━━━ Information ━━━

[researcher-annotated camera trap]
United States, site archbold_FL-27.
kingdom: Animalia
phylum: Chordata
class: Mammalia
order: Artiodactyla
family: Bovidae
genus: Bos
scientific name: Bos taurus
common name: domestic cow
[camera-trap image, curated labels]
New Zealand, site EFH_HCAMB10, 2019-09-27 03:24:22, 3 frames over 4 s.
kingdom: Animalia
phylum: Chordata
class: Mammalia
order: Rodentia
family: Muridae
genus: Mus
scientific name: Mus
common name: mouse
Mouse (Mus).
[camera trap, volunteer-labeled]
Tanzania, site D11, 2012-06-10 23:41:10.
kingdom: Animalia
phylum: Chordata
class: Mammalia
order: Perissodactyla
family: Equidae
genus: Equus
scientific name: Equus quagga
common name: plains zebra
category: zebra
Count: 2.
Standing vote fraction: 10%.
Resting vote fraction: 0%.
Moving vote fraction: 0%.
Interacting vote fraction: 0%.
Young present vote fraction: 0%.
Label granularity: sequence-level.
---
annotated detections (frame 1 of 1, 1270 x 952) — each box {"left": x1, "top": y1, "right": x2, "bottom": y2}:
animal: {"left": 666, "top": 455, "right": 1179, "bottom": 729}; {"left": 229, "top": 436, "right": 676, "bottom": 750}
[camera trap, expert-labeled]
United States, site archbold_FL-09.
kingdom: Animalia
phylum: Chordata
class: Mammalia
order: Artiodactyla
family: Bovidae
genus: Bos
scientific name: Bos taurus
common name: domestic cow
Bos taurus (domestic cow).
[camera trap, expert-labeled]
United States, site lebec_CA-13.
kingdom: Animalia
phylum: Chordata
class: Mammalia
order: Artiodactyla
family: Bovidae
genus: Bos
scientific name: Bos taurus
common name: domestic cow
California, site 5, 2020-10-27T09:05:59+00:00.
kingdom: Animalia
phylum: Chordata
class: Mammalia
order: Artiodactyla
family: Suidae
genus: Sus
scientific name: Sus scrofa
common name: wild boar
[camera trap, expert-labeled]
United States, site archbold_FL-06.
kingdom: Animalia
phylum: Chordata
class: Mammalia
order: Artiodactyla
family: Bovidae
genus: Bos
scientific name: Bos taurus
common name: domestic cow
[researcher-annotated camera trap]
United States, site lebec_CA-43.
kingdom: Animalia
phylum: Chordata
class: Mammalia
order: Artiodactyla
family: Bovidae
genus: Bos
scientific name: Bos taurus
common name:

━━━

Output the data in full, precisely as it appears above.

[researcher-annotated camera trap]
United States, site archbold_FL-27.
kingdom: Animalia
phylum: Chordata
class: Mammalia
order: Artiodactyla
family: Bovidae
genus: Bos
scientific name: Bos taurus
common name: domestic cow
[camera-trap image, curated labels]
New Zealand, site EFH_HCAMB10, 2019-09-27 03:24:22, 3 frames over 4 s.
kingdom: Animalia
phylum: Chordata
class: Mammalia
order: Rodentia
family: Muridae
genus: Mus
scientific name: Mus
common name: mouse
Mouse (Mus).
[camera trap, volunteer-labeled]
Tanzania, site D11, 2012-06-10 23:41:10.
kingdom: Animalia
phylum: Chordata
class: Mammalia
order: Perissodactyla
family: Equidae
genus: Equus
scientific name: Equus quagga
common name: plains zebra
category: zebra
Count: 2.
Standing vote fraction: 10%.
Resting vote fraction: 0%.
Moving vote fraction: 0%.
Interacting vote fraction: 0%.
Young present vote fraction: 0%.
Label granularity: sequence-level.
---
annotated detections (frame 1 of 1, 1270 x 952) — each box {"left": x1, "top": y1, "right": x2, "bottom": y2}:
animal: {"left": 666, "top": 455, "right": 1179, "bottom": 729}; {"left": 229, "top": 436, "right": 676, "bottom": 750}
[camera trap, expert-labeled]
United States, site archbold_FL-09.
kingdom: Animalia
phylum: Chordata
class: Mammalia
order: Artiodactyla
family: Bovidae
genus: Bos
scientific name: Bos taurus
common name: domestic cow
Bos taurus (domestic cow).
[camera trap, expert-labeled]
United States, site lebec_CA-13.
kingdom: Animalia
phylum: Chordata
class: Mammalia
order: Artiodactyla
family: Bovidae
genus: Bos
scientific name: Bos taurus
common name: domestic cow
California, site 5, 2020-10-27T09:05:59+00:00.
kingdom: Animalia
phylum: Chordata
class: Mammalia
order: Artiodactyla
family: Suidae
genus: Sus
scientific name: Sus scrofa
common name: wild boar
[camera trap, expert-labeled]
United States, site archbold_FL-06.
kingdom: Animalia
phylum: Chordata
class: Mammalia
order: Artiodactyla
family: Bovidae
genus: Bos
scientific name: Bos taurus
common name: domestic cow
[researcher-annotated camera trap]
United States, site lebec_CA-43.
kingdom: Animalia
phylum: Chordata
class: Mammalia
order: Artiodactyla
family: Bovidae
genus: Bos
scientific name: Bos taurus
common name:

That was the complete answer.